*Yoshimasa Tanaka1,7,8, Shuji Abe2, Atsuki Shinbori3, Shun Imajo4, Satoru UeNo5, Masahito Nose6
(1.National Institute of Polar Research, 2.International Research Center for Space and Planetary Environmental Science, Kyushu University, 3.Institute for Space-Earth Environment Research (ISEE), Nagoya University, 4.Data Analysis Center for Geomagnetism and Space Magnetism, Graduate School of Science, Kyoto University, 5.Astronomical Observatory, Graduate School of Science, Kyoto University, 6.School of Data Science, Nagoya City University, 7.Polar Environment Data Science Center, ROIS-DS, 8.Graduate Institute for Advanced Studies, SOKENDAI)

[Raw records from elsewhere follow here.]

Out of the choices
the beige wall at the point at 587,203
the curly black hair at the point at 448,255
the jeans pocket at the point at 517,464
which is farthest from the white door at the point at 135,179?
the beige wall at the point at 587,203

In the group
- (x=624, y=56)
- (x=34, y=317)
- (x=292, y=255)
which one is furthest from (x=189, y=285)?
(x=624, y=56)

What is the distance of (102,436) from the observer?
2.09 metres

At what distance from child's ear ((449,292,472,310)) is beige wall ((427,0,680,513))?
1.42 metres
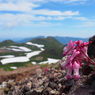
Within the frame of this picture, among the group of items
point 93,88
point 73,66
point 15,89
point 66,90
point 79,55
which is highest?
point 79,55

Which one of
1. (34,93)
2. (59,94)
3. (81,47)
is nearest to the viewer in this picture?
(81,47)

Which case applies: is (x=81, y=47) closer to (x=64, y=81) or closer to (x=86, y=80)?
(x=86, y=80)

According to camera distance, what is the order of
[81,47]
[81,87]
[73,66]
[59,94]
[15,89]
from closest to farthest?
1. [73,66]
2. [81,47]
3. [81,87]
4. [59,94]
5. [15,89]

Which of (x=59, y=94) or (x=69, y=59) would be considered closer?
(x=69, y=59)

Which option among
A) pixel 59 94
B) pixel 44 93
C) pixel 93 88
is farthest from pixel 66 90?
pixel 93 88

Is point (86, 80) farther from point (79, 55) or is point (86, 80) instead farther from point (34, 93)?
point (34, 93)

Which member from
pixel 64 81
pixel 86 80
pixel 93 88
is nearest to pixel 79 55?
pixel 93 88

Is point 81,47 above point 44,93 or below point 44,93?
above
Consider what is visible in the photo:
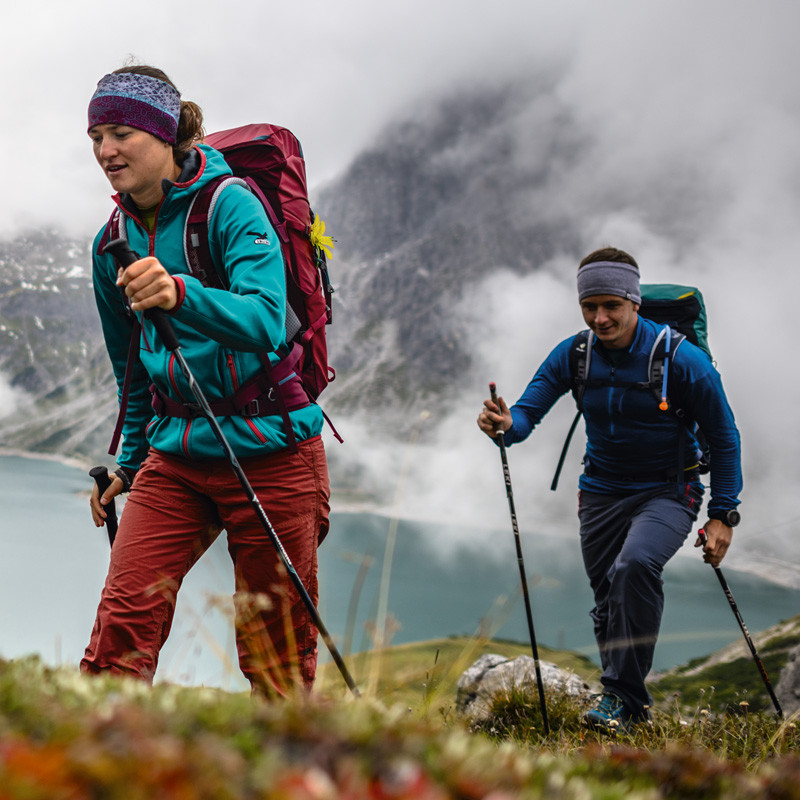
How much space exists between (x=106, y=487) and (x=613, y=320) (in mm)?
4045

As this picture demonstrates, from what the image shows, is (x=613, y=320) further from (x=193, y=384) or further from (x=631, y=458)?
(x=193, y=384)

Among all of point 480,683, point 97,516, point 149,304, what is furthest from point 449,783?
point 480,683

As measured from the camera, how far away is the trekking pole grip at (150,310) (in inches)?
124

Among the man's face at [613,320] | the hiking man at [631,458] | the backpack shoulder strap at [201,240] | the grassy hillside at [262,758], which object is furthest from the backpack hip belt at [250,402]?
the man's face at [613,320]

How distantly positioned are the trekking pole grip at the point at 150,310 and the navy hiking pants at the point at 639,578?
3832 millimetres

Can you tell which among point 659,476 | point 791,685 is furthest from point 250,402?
point 791,685

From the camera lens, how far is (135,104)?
376cm

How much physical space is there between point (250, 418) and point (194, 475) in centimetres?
44

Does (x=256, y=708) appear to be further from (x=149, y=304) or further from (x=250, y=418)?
(x=250, y=418)

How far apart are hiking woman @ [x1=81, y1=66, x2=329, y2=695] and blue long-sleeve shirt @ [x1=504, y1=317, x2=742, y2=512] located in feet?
9.15

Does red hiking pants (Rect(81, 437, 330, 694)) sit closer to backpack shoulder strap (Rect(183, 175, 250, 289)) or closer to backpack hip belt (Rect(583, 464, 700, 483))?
backpack shoulder strap (Rect(183, 175, 250, 289))

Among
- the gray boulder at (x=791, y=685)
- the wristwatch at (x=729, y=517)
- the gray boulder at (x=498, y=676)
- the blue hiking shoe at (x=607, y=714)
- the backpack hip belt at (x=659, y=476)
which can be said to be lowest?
the gray boulder at (x=791, y=685)

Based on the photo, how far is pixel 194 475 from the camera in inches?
150

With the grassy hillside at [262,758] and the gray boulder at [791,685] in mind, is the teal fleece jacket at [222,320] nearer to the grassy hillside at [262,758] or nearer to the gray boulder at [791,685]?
the grassy hillside at [262,758]
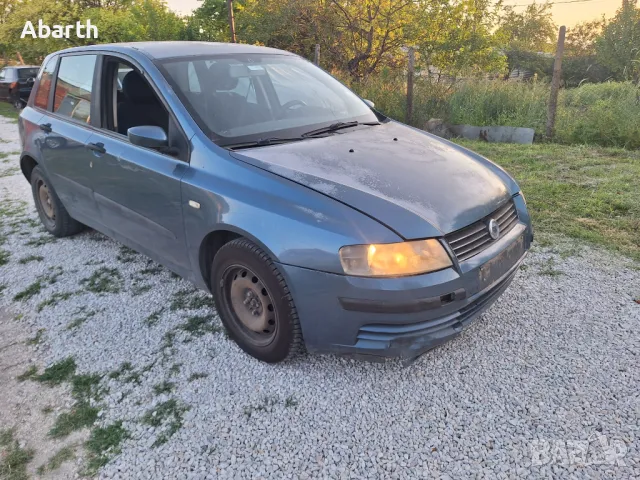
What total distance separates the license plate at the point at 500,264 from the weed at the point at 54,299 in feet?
9.95

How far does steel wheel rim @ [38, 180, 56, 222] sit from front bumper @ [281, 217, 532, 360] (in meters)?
3.48

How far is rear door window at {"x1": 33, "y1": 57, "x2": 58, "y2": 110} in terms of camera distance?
4305 millimetres

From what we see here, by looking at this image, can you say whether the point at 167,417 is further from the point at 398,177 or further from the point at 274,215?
the point at 398,177

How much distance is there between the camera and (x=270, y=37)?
700 inches

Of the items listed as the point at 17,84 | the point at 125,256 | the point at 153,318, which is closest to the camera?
the point at 153,318

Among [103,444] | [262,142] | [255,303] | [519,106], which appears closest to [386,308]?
[255,303]

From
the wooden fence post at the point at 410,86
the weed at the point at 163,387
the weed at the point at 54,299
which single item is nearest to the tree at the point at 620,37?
the wooden fence post at the point at 410,86

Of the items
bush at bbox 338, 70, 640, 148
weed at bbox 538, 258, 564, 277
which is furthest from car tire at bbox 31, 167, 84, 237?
bush at bbox 338, 70, 640, 148

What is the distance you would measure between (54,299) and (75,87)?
1.75m

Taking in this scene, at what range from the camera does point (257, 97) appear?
318 cm

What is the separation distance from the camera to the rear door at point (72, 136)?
3.67 metres

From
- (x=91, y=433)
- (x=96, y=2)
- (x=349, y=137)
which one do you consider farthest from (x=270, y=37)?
(x=91, y=433)

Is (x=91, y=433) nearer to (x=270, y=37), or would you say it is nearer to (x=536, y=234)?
(x=536, y=234)

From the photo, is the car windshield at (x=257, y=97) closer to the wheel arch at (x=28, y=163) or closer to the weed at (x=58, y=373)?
the weed at (x=58, y=373)
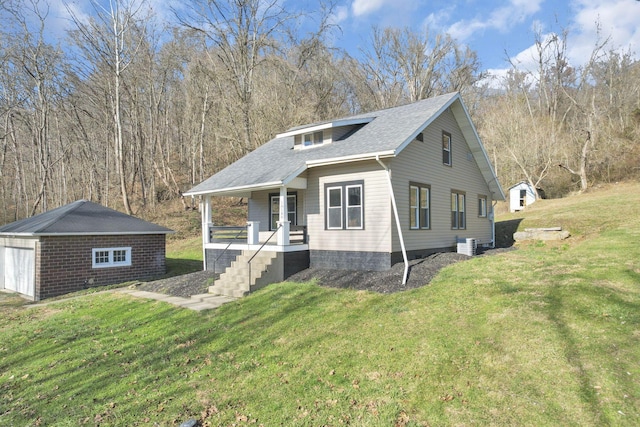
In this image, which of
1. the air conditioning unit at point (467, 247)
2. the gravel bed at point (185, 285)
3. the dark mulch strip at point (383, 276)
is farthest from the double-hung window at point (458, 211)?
the gravel bed at point (185, 285)

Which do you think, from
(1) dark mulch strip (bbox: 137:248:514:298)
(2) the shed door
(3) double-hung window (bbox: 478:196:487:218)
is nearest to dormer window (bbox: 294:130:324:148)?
(1) dark mulch strip (bbox: 137:248:514:298)

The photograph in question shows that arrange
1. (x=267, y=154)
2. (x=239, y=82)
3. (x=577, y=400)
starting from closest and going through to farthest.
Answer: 1. (x=577, y=400)
2. (x=267, y=154)
3. (x=239, y=82)

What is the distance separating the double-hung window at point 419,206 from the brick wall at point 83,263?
11170mm

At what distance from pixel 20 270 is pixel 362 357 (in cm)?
1586

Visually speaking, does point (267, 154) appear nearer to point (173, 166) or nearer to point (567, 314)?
point (567, 314)

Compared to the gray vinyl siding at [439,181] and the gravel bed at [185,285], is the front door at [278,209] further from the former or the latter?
the gray vinyl siding at [439,181]

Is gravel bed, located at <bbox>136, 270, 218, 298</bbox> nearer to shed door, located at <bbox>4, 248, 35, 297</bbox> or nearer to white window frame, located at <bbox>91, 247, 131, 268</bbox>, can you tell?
white window frame, located at <bbox>91, 247, 131, 268</bbox>

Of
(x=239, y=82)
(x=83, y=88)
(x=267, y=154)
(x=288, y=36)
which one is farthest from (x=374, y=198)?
(x=83, y=88)

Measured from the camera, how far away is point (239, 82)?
98.0ft

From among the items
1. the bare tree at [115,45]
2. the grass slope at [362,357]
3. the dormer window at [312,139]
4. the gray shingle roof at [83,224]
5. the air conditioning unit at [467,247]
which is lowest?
the grass slope at [362,357]

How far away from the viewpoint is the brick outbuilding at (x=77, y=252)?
572 inches

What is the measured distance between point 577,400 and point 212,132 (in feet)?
108

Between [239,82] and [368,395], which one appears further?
[239,82]

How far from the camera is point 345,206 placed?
12547 mm
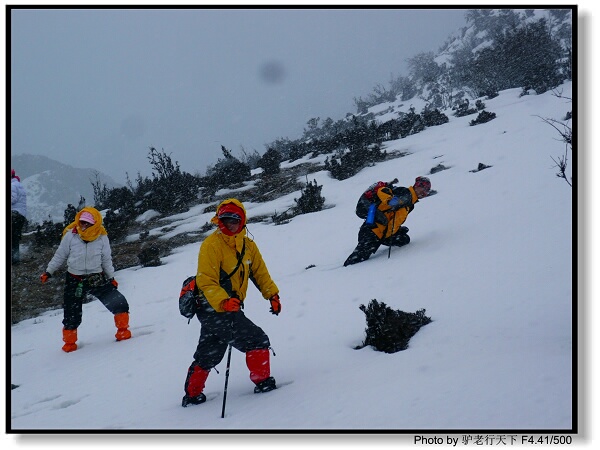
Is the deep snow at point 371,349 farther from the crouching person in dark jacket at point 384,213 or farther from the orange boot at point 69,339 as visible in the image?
the crouching person in dark jacket at point 384,213

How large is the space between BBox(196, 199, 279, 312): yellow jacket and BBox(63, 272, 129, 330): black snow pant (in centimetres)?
238

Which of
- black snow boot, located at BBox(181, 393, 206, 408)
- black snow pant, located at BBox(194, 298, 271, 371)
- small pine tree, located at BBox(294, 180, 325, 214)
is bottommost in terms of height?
black snow boot, located at BBox(181, 393, 206, 408)

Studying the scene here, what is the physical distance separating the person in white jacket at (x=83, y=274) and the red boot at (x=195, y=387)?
2.22 m

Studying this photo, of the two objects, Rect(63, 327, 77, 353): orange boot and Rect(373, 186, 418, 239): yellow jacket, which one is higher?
Rect(373, 186, 418, 239): yellow jacket

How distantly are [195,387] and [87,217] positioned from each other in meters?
2.78

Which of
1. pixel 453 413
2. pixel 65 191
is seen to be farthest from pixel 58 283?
pixel 65 191

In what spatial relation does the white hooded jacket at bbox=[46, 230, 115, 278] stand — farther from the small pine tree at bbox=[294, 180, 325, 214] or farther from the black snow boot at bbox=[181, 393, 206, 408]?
the small pine tree at bbox=[294, 180, 325, 214]

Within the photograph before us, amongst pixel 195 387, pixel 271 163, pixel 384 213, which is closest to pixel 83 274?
pixel 195 387

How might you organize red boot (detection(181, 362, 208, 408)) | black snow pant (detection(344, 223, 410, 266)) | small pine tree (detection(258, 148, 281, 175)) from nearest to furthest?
red boot (detection(181, 362, 208, 408)) → black snow pant (detection(344, 223, 410, 266)) → small pine tree (detection(258, 148, 281, 175))

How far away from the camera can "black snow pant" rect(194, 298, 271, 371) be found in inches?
115

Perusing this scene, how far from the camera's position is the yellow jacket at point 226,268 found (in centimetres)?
282

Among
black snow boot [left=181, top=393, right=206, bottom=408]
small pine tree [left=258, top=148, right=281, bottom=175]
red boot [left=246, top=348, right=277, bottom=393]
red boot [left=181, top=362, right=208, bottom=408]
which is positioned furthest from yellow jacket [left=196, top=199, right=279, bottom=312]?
small pine tree [left=258, top=148, right=281, bottom=175]

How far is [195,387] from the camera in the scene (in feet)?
9.61

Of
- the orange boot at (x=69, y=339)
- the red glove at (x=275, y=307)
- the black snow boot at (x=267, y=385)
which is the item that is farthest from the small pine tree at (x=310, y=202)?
the black snow boot at (x=267, y=385)
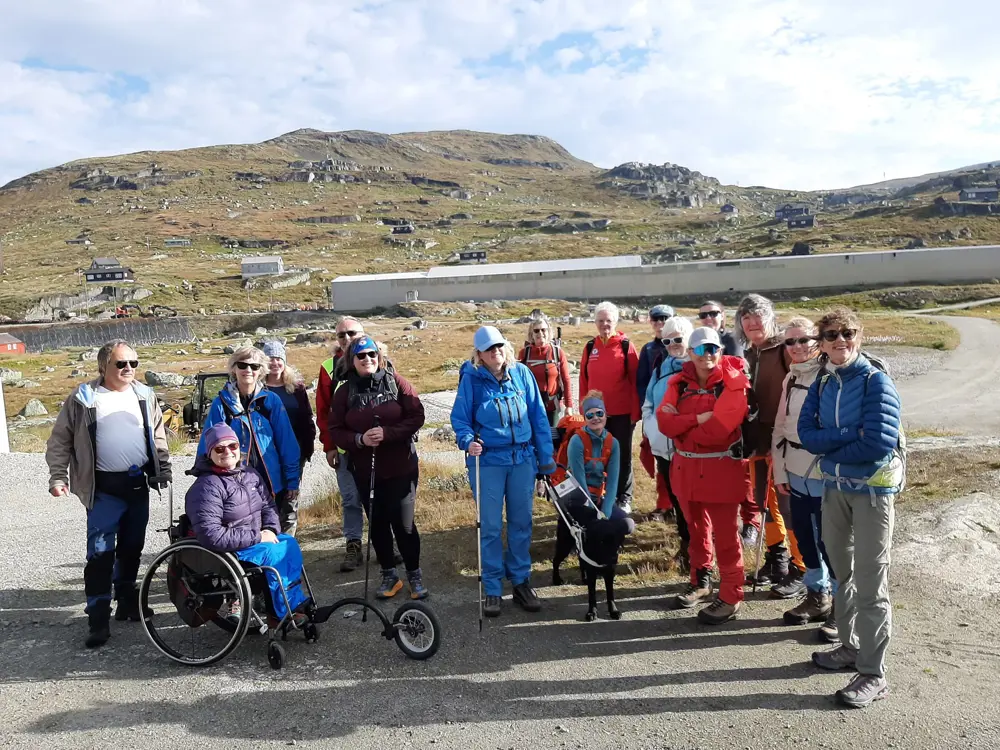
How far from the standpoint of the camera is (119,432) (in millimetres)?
4879

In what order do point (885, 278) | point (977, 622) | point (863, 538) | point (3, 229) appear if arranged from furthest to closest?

Keywords:upper atmosphere, metadata, database, analysis tool, interdisciplinary study
We present the activities of the Inter-university Upper atmosphere Global Observation NETwork (IUGONET) project. IUGONET is an inter-university project which aims to promote sharing and utilizing the upper atmospheric data distributed across Japanese universities and institutes. The upper atmosphere is affected by energy inputs from the space (e.g., solar radiation, solar wind, and particle precipitation from the magnetosphere) as well as inputs from the lower atmosphere (e.g., atmospheric gravity waves). In addition to such a vertical coupling, horizontal circulation over a wide area from the equator to the poles is also essential in this region. Thus, it is important to comprehensively analyze a wide variety of data obtained from global ground-based observations, satellite observations, and numerical simulations. For this reason, a transdisciplinary approach has developed in this field. In order to utilize such a variety of data, we have developed metadata databases and integrated analysis tools. The metadata database is a database in which metadata of various data are registered, allowing data retrieval, display of metadata, and visualization of data. We adopted the Space Physics Archive Search and Extract (SPASE) metadata model, which is a standardized metadata for heliophysics. The integrated analysis tool enables users to seamlessly analyze various types of data. The actual data are published mainly in the self-describing data formats Common Data Format (CDF), Network Common Data Form (NetCDF), and Flexible Image Transport System (FITS), and they are automatically downloaded to the user's PC by using the analysis tool via the Internet. We believe that our experience and know-how in database and tool development are useful for transdisciplinary study. In the presentation we will discuss the application of our methods to transdisciplinary study.